This repo was created by Edo Liberty and Mina Ghashami. It contains the simplest version of the frequent directions algorithm for matrix sketching in Python. It is developed for academic use only and for reproducibility of the results in the following papers:
- Simple and Deterministic Matrix Sketches Edo Liberty
- Relative Errors for Deterministic Low-Rank Matrix Approximations Mina Ghashami, and Jeff M. Phillips
- Frequent Directions: Simple and Deterministic Matrix Sketching Mina Ghashami, Edo Liberty, Jeff M. Phillips, and David P. Woodruff
Run this command to create a matrix to work with
$ ./syntheticDataMaker.py -n=1000 -d=50 > matrix.csv
This will create a csv file containing a matrix with n rows and d columns.
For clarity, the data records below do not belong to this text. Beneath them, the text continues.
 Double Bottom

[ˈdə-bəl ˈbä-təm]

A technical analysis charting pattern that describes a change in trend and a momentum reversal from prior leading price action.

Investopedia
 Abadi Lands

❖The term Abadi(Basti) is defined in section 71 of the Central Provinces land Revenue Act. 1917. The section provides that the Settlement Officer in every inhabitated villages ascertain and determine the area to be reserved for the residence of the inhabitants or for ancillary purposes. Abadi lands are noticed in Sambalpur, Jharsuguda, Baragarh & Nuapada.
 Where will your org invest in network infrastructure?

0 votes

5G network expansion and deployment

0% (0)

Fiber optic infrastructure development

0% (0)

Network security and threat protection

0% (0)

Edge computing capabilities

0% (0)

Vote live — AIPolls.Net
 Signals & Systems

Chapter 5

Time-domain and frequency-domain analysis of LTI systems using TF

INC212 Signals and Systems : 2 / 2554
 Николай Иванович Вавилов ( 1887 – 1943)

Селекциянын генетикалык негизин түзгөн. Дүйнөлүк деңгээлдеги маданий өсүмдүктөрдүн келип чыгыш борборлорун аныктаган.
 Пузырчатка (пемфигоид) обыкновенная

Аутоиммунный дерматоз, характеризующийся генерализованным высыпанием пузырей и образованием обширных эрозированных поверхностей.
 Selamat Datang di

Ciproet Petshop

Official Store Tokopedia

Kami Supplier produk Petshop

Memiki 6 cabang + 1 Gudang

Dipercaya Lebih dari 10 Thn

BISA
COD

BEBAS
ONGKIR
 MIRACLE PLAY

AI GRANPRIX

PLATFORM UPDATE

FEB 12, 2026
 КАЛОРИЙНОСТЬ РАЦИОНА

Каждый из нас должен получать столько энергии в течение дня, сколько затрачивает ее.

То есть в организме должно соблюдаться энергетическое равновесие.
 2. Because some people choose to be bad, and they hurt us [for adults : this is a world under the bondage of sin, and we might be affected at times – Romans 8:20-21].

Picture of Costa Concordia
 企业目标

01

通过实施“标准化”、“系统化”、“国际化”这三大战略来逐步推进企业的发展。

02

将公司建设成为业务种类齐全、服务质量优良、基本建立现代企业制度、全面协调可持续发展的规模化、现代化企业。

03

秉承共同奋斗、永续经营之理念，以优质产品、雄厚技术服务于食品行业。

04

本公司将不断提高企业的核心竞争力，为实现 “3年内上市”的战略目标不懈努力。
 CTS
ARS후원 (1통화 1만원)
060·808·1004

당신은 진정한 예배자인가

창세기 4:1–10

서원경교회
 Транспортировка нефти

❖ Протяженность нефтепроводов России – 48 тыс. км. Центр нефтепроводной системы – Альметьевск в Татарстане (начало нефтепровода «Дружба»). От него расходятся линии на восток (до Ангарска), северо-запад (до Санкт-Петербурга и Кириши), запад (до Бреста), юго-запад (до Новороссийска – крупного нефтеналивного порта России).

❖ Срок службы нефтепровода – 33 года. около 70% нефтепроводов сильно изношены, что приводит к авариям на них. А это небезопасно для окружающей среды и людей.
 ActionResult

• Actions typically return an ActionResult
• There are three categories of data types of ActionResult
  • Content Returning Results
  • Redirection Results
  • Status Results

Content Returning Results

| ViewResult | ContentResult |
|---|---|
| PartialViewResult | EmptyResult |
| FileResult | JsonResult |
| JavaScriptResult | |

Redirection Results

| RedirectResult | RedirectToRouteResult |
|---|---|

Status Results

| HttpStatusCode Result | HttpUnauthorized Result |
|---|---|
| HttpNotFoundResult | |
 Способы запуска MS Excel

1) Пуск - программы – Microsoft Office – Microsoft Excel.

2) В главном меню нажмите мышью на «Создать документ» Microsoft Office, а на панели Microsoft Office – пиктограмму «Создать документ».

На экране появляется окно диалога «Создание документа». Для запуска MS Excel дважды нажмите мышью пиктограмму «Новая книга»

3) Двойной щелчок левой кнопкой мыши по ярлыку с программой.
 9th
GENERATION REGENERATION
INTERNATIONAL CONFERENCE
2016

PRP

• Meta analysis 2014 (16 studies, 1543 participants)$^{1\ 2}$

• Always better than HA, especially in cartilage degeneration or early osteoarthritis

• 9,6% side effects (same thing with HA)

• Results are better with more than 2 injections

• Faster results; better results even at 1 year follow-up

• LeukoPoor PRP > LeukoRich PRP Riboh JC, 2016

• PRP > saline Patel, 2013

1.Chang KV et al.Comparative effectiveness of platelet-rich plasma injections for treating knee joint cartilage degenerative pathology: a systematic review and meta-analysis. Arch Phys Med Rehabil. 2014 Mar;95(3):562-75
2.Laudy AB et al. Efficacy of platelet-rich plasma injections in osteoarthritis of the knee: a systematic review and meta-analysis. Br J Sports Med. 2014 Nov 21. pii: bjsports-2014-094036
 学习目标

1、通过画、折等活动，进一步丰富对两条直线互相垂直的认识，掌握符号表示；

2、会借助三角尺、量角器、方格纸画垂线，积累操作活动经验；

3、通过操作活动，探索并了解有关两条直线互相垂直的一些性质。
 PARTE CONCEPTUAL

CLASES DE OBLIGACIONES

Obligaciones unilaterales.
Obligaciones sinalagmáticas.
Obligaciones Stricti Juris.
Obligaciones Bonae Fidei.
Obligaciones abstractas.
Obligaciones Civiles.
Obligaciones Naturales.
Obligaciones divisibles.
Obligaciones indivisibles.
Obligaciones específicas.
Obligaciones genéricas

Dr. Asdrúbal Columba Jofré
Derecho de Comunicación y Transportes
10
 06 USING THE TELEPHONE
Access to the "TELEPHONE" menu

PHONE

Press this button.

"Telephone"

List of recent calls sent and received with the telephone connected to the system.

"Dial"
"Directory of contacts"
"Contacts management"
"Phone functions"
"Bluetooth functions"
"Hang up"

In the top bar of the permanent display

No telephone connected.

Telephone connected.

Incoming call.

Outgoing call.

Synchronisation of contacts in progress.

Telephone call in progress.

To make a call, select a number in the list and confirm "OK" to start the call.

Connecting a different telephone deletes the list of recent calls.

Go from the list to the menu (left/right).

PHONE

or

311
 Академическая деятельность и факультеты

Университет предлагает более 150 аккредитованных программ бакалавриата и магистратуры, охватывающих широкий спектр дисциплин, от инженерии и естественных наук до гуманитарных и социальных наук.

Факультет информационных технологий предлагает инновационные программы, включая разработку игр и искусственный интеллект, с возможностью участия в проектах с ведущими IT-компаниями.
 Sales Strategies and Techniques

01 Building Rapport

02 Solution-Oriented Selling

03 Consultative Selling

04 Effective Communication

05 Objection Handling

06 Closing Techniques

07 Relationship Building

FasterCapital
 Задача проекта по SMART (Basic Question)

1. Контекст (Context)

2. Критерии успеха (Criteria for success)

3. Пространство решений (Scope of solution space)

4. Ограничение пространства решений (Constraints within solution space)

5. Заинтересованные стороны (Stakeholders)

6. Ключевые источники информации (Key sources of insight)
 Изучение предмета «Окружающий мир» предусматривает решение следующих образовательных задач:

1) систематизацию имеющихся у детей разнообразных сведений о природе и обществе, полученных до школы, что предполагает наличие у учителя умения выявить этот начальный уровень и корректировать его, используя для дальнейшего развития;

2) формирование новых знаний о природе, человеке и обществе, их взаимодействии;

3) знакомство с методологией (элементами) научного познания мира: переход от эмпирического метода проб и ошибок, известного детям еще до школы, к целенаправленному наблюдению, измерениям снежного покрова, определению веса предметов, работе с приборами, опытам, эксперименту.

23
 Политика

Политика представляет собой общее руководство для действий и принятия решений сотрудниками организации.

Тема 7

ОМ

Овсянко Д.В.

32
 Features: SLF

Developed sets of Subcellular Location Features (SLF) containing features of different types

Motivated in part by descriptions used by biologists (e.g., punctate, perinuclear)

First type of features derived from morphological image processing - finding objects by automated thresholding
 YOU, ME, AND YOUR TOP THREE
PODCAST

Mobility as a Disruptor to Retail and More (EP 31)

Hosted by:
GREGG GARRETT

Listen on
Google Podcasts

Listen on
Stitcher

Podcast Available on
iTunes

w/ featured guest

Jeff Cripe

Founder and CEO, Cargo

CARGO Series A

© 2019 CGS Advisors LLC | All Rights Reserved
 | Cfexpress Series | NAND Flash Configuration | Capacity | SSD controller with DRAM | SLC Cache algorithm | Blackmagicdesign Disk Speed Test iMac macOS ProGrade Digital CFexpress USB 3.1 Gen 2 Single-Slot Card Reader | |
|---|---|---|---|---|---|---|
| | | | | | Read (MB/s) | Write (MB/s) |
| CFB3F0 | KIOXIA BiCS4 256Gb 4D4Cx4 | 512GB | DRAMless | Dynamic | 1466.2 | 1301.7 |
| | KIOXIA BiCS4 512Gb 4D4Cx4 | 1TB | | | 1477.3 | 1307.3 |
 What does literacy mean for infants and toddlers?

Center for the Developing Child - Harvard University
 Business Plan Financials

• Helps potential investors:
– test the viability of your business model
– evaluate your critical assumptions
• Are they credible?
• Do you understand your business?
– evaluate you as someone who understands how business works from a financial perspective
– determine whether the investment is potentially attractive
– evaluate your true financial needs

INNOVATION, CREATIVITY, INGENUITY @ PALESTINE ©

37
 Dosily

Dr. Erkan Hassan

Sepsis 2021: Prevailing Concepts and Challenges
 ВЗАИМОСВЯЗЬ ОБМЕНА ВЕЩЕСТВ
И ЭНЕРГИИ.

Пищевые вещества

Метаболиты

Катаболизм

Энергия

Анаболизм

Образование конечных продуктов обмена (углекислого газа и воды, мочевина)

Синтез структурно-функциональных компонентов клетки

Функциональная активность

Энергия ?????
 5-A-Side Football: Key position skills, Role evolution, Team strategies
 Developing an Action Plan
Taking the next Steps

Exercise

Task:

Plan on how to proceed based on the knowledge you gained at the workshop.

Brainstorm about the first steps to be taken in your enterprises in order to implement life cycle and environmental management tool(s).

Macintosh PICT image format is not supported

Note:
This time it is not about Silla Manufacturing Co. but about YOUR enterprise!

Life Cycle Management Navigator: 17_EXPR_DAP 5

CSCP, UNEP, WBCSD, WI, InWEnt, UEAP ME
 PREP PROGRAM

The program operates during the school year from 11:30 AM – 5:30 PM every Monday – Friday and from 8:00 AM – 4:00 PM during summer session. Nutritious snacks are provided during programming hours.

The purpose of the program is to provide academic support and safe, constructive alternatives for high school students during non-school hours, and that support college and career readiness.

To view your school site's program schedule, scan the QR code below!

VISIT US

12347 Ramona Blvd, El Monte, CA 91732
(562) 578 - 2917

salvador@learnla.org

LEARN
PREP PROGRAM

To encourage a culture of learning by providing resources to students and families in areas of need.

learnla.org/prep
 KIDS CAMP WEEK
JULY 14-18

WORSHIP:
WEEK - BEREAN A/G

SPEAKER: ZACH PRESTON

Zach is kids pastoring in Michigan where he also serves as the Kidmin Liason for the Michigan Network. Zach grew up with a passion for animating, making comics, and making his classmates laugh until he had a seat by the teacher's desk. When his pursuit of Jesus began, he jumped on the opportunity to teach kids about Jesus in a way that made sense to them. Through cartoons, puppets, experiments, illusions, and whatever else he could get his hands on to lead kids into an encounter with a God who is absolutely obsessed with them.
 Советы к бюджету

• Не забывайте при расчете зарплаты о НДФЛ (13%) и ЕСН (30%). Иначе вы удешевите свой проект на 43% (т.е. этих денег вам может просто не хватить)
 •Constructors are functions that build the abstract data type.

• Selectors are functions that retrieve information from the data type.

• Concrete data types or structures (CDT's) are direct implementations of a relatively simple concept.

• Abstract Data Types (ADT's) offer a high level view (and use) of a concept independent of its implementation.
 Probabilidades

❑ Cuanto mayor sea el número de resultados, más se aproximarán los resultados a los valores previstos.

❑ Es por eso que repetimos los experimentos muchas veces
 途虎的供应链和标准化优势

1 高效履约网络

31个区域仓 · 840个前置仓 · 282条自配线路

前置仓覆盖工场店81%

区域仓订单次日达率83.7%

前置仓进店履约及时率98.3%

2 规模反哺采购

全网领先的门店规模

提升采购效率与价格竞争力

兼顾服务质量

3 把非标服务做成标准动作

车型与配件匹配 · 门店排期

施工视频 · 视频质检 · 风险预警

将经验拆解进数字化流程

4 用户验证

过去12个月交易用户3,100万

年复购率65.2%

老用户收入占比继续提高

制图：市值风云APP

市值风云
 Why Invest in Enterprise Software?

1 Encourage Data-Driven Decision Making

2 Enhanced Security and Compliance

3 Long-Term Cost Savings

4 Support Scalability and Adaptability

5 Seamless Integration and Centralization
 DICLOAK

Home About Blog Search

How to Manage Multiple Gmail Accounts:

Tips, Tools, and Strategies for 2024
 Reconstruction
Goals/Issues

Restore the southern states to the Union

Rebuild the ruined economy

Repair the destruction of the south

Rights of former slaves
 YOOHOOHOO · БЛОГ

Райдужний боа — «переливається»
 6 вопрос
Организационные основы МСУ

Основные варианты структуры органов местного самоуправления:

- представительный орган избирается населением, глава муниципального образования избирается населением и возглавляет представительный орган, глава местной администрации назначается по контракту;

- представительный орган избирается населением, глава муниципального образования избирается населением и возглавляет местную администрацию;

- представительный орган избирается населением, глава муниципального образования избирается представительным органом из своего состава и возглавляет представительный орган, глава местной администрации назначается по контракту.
You can use the file created above or any other csv file containing a matrix
cat matrix.csv | ./frequentDirections.py -d=50 -ell=15 > sketch.csv
The main in frequentDirections.py
will only use rows in matrix.csv
that contain exactly -d=50
comma separated floats.
The file sketch.csv
will contain a sketch matrix in csv format.
It will consist of -ell=15
rows of dimension -d=50
as comma separated floats.
You can also look at exampleUsage.py
for an example on how to import and use frequent directions.